# Aim of the task
Write down every entry below once more, exactly.

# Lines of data
%%
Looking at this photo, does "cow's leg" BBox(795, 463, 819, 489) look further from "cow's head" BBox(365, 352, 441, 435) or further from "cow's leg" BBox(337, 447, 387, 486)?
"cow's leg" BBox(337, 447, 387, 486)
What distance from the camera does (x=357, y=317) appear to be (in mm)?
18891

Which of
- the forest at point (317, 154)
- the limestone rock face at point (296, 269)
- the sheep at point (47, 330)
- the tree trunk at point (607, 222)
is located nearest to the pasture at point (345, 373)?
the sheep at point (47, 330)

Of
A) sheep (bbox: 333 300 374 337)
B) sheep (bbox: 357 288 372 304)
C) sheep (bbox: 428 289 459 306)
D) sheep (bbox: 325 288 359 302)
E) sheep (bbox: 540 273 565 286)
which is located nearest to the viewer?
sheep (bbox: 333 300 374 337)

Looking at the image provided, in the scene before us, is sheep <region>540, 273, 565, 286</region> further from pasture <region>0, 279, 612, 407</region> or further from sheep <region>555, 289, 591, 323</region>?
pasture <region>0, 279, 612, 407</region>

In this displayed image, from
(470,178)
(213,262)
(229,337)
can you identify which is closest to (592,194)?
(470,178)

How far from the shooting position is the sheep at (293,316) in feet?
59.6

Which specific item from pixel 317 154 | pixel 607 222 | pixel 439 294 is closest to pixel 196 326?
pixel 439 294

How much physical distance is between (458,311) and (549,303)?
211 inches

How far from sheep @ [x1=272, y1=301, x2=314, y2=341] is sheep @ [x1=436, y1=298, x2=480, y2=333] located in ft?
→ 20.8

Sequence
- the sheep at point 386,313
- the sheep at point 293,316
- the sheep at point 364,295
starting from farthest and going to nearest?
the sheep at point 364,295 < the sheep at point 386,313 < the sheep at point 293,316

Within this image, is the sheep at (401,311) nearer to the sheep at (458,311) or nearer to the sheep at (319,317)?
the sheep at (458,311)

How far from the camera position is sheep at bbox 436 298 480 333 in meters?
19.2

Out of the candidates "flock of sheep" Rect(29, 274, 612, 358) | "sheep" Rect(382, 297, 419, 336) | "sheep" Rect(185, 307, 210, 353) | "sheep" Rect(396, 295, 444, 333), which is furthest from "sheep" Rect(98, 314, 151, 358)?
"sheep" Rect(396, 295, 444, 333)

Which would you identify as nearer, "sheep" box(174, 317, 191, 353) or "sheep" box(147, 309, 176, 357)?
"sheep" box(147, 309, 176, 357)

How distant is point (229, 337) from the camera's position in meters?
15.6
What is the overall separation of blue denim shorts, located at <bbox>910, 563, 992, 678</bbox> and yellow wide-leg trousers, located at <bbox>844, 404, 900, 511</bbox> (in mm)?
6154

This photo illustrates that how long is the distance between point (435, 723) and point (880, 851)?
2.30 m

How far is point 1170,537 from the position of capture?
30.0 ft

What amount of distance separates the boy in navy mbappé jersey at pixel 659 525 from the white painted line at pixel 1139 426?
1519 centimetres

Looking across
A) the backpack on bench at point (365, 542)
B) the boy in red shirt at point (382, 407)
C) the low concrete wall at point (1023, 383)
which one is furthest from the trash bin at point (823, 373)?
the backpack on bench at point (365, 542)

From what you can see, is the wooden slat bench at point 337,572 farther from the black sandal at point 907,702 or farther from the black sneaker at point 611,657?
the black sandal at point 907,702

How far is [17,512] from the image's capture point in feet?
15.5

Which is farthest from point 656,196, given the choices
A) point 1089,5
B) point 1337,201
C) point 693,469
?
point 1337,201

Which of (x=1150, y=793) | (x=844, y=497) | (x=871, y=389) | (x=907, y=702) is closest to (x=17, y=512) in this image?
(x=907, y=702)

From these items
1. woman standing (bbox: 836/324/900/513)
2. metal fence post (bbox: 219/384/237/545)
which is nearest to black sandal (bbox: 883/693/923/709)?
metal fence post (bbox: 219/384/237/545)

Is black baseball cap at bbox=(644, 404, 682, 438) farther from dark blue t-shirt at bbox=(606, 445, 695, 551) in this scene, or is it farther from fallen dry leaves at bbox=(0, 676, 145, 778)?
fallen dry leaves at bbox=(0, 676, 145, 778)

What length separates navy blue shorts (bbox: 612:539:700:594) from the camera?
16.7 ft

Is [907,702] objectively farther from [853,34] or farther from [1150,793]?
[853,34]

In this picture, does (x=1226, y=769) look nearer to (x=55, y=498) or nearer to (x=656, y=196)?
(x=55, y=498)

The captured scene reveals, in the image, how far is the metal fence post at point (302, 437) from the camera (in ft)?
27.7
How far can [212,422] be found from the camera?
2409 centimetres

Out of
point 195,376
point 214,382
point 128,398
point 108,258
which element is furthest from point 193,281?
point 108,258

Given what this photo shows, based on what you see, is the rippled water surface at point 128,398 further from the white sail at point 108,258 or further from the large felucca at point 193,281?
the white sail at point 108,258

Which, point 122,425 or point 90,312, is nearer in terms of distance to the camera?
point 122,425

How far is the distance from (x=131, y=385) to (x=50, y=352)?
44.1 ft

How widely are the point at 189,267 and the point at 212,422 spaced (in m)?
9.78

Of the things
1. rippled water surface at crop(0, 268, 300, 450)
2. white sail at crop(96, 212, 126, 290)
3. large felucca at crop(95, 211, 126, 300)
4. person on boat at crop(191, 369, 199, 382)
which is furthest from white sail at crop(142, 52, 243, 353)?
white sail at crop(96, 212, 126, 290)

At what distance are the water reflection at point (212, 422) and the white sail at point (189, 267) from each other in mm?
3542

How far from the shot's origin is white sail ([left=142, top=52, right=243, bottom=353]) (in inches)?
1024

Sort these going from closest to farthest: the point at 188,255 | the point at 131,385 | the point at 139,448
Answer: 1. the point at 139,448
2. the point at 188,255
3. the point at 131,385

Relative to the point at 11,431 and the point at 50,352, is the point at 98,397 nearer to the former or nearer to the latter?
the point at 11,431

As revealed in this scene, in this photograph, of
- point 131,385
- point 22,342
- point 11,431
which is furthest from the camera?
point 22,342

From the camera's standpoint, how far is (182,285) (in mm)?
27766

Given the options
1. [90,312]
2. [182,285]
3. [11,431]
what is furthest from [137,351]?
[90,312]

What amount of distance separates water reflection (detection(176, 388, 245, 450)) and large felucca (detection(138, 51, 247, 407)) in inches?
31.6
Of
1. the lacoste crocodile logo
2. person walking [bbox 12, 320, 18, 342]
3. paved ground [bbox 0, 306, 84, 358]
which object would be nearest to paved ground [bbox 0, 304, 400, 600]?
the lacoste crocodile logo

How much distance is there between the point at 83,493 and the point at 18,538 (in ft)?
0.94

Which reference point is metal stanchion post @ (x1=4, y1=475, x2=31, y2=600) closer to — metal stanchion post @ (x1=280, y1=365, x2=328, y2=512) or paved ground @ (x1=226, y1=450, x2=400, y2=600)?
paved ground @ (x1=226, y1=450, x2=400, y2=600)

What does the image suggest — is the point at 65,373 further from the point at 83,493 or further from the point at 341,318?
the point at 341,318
%%
# Result of this exercise
Looking at this photo, does "cow's leg" BBox(795, 463, 819, 489) look further from "cow's head" BBox(365, 352, 441, 435) or further from "cow's leg" BBox(337, 447, 387, 486)?
"cow's leg" BBox(337, 447, 387, 486)
What distance from the camera does (x=357, y=317) appear to be (in mm)?
18891

Which of
- the forest at point (317, 154)
- the limestone rock face at point (296, 269)
- the sheep at point (47, 330)
- the tree trunk at point (607, 222)
is located nearest to the pasture at point (345, 373)?
the sheep at point (47, 330)

Of
A) sheep (bbox: 333 300 374 337)
B) sheep (bbox: 357 288 372 304)
C) sheep (bbox: 428 289 459 306)
D) sheep (bbox: 325 288 359 302)
E) sheep (bbox: 540 273 565 286)
which is located nearest to the viewer?
sheep (bbox: 333 300 374 337)

Looking at the image provided, in the scene before us, is sheep <region>540, 273, 565, 286</region> further from pasture <region>0, 279, 612, 407</region> or further from sheep <region>555, 289, 591, 323</region>?
pasture <region>0, 279, 612, 407</region>

In this displayed image, from
(470,178)
(213,262)
(229,337)
can you identify which is closest to (592,194)?
(470,178)

How far from the shooting position is the sheep at (293,316) in feet?
59.6

Which specific item from pixel 317 154 | pixel 607 222 | pixel 439 294 is closest to pixel 196 326?
pixel 439 294

How much physical distance is between (458,311) and (549,303)?
211 inches

How far from sheep @ [x1=272, y1=301, x2=314, y2=341] is sheep @ [x1=436, y1=298, x2=480, y2=333] located in ft?
→ 20.8

Sequence
- the sheep at point 386,313
- the sheep at point 293,316
- the sheep at point 364,295
starting from farthest and going to nearest?
the sheep at point 364,295 < the sheep at point 386,313 < the sheep at point 293,316

Within this image, is the sheep at (401,311) nearer to the sheep at (458,311) or nearer to the sheep at (319,317)?
the sheep at (458,311)

How far from the camera position is sheep at bbox 436 298 480 333 in meters?
19.2

Out of the candidates "flock of sheep" Rect(29, 274, 612, 358) | "sheep" Rect(382, 297, 419, 336) | "sheep" Rect(185, 307, 210, 353) | "sheep" Rect(396, 295, 444, 333), which is furthest from "sheep" Rect(98, 314, 151, 358)?
"sheep" Rect(396, 295, 444, 333)

Which would you identify as nearer, "sheep" box(174, 317, 191, 353) or "sheep" box(147, 309, 176, 357)?
"sheep" box(147, 309, 176, 357)

How distant is point (229, 337) from the camera's position in meters?
15.6
What is the overall separation of blue denim shorts, located at <bbox>910, 563, 992, 678</bbox> and yellow wide-leg trousers, located at <bbox>844, 404, 900, 511</bbox> (in mm)?
6154

This photo illustrates that how long is the distance between point (435, 723) and point (880, 851)?
2.30 m

How far is point 1170,537 from the position of capture?
30.0 ft

What amount of distance separates the boy in navy mbappé jersey at pixel 659 525 from the white painted line at pixel 1139 426?
1519 centimetres

Looking across
A) the backpack on bench at point (365, 542)
B) the boy in red shirt at point (382, 407)
C) the low concrete wall at point (1023, 383)
which one is furthest from the trash bin at point (823, 373)?
the backpack on bench at point (365, 542)

From what you can see, is the wooden slat bench at point 337,572 farther from the black sandal at point 907,702 or farther from the black sneaker at point 611,657?
the black sandal at point 907,702

How far is [17,512] from the image's capture point in feet?
15.5

Which is farthest from point 656,196, given the choices
A) point 1089,5
B) point 1337,201
C) point 693,469
?
point 1337,201

Which of (x=1150, y=793) | (x=844, y=497) | (x=871, y=389) | (x=907, y=702) is closest to (x=17, y=512) in this image?
(x=907, y=702)

From these items
1. woman standing (bbox: 836/324/900/513)
2. metal fence post (bbox: 219/384/237/545)
which is nearest to black sandal (bbox: 883/693/923/709)?
metal fence post (bbox: 219/384/237/545)

Is black baseball cap at bbox=(644, 404, 682, 438) farther from dark blue t-shirt at bbox=(606, 445, 695, 551) in this scene, or is it farther from fallen dry leaves at bbox=(0, 676, 145, 778)?
fallen dry leaves at bbox=(0, 676, 145, 778)

What length separates navy blue shorts (bbox: 612:539:700:594) from the camera?
16.7 ft

Is [907,702] objectively farther from [853,34] or farther from [1150,793]?
[853,34]

In this picture, does (x=1226, y=769) look nearer to (x=55, y=498) or nearer to (x=656, y=196)?
(x=55, y=498)

The captured scene reveals, in the image, how far is the metal fence post at point (302, 437) from the camera (in ft)?
27.7
How far can [212,422] be found from the camera?
2409 centimetres

Out of
point 195,376
point 214,382
point 128,398
point 108,258
which element is furthest from point 193,281?
point 108,258

Given what this photo shows, based on what you see, is the rippled water surface at point 128,398 further from the white sail at point 108,258 or further from the large felucca at point 193,281?
the white sail at point 108,258

Which, point 122,425 or point 90,312, is nearer in terms of distance to the camera?
point 122,425

How far is the distance from (x=131, y=385) to (x=50, y=352)?
44.1 ft

How widely are the point at 189,267 and the point at 212,422 spaced (in m)?
9.78

Of the things
1. rippled water surface at crop(0, 268, 300, 450)
2. white sail at crop(96, 212, 126, 290)
3. large felucca at crop(95, 211, 126, 300)
4. person on boat at crop(191, 369, 199, 382)
which is furthest from white sail at crop(142, 52, 243, 353)?
white sail at crop(96, 212, 126, 290)

At what distance are the water reflection at point (212, 422) and the white sail at point (189, 267) from each other in mm?
3542

How far from the shot's origin is white sail ([left=142, top=52, right=243, bottom=353]) (in inches)?
1024

Sort these going from closest to farthest: the point at 188,255 | the point at 131,385 | the point at 139,448
Answer: 1. the point at 139,448
2. the point at 188,255
3. the point at 131,385

Relative to the point at 11,431 and the point at 50,352, is the point at 98,397 nearer to the former or nearer to the latter?
the point at 11,431

As revealed in this scene, in this photograph, of
- point 131,385
- point 22,342
- point 11,431
which is furthest from the camera?
point 22,342

From the camera's standpoint, how far is (182,285) (in mm)?
27766

Given the options
1. [90,312]
2. [182,285]
3. [11,431]
what is furthest from [137,351]?
[90,312]

What amount of distance separates water reflection (detection(176, 388, 245, 450)) and large felucca (detection(138, 51, 247, 407)) in inches?
31.6
Of
1. the lacoste crocodile logo
2. person walking [bbox 12, 320, 18, 342]
3. paved ground [bbox 0, 306, 84, 358]
which object would be nearest to paved ground [bbox 0, 304, 400, 600]?
the lacoste crocodile logo

How much distance is there between the point at 83,493 and the point at 18,538 (in ft)?
0.94

Which reference point is metal stanchion post @ (x1=4, y1=475, x2=31, y2=600) closer to — metal stanchion post @ (x1=280, y1=365, x2=328, y2=512) or paved ground @ (x1=226, y1=450, x2=400, y2=600)?
paved ground @ (x1=226, y1=450, x2=400, y2=600)

What does the image suggest — is the point at 65,373 further from the point at 83,493 or further from the point at 341,318?
the point at 341,318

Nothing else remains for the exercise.